[Dataset records]
^^^^^^^^

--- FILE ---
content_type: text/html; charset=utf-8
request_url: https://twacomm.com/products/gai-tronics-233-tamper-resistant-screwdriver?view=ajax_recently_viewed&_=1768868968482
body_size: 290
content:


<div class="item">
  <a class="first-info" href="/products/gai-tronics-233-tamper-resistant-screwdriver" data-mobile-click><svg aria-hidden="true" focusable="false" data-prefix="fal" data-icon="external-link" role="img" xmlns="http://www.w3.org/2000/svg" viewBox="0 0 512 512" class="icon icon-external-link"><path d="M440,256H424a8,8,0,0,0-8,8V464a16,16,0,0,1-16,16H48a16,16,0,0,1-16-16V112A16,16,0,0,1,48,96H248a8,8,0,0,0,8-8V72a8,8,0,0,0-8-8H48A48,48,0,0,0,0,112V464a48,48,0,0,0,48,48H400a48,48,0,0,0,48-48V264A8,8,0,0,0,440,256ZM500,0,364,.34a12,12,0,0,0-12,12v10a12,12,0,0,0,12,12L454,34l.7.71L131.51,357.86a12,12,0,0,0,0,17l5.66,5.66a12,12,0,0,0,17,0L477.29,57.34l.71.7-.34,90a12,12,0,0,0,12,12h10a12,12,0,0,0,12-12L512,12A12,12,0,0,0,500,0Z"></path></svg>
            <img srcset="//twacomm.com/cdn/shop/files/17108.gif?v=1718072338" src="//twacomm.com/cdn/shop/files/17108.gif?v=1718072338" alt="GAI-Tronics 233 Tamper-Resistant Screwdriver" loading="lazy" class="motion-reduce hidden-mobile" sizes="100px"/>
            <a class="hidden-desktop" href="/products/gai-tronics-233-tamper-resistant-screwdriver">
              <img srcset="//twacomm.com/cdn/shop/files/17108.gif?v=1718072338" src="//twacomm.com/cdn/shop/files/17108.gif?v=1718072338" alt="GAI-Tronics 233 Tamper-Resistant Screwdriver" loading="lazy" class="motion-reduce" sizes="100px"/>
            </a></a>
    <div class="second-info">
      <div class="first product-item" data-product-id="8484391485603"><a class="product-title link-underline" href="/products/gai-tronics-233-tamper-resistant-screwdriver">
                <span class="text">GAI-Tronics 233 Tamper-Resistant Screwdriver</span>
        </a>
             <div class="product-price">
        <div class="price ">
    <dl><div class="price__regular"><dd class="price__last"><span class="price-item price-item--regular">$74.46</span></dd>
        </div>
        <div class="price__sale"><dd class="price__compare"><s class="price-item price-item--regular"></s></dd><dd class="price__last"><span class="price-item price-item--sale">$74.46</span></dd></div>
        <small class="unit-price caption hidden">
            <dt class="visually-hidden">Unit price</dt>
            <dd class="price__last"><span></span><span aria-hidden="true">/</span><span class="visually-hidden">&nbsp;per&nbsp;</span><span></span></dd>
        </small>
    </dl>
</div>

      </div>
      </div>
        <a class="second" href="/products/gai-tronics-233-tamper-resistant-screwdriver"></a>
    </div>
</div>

^^^^^^^^

▸ TASK STATEMENT:
In the entries above, identify every line with the word "sizes". Copy those lines.

▸ YOUR RESPONSE:
            <img srcset="//twacomm.com/cdn/shop/files/17108.gif?v=1718072338" src="//twacomm.com/cdn/shop/files/17108.gif?v=1718072338" alt="GAI-Tronics 233 Tamper-Resistant Screwdriver" loading="lazy" class="motion-reduce hidden-mobile" sizes="100px"/>
              <img srcset="//twacomm.com/cdn/shop/files/17108.gif?v=1718072338" src="//twacomm.com/cdn/shop/files/17108.gif?v=1718072338" alt="GAI-Tronics 233 Tamper-Resistant Screwdriver" loading="lazy" class="motion-reduce" sizes="100px"/>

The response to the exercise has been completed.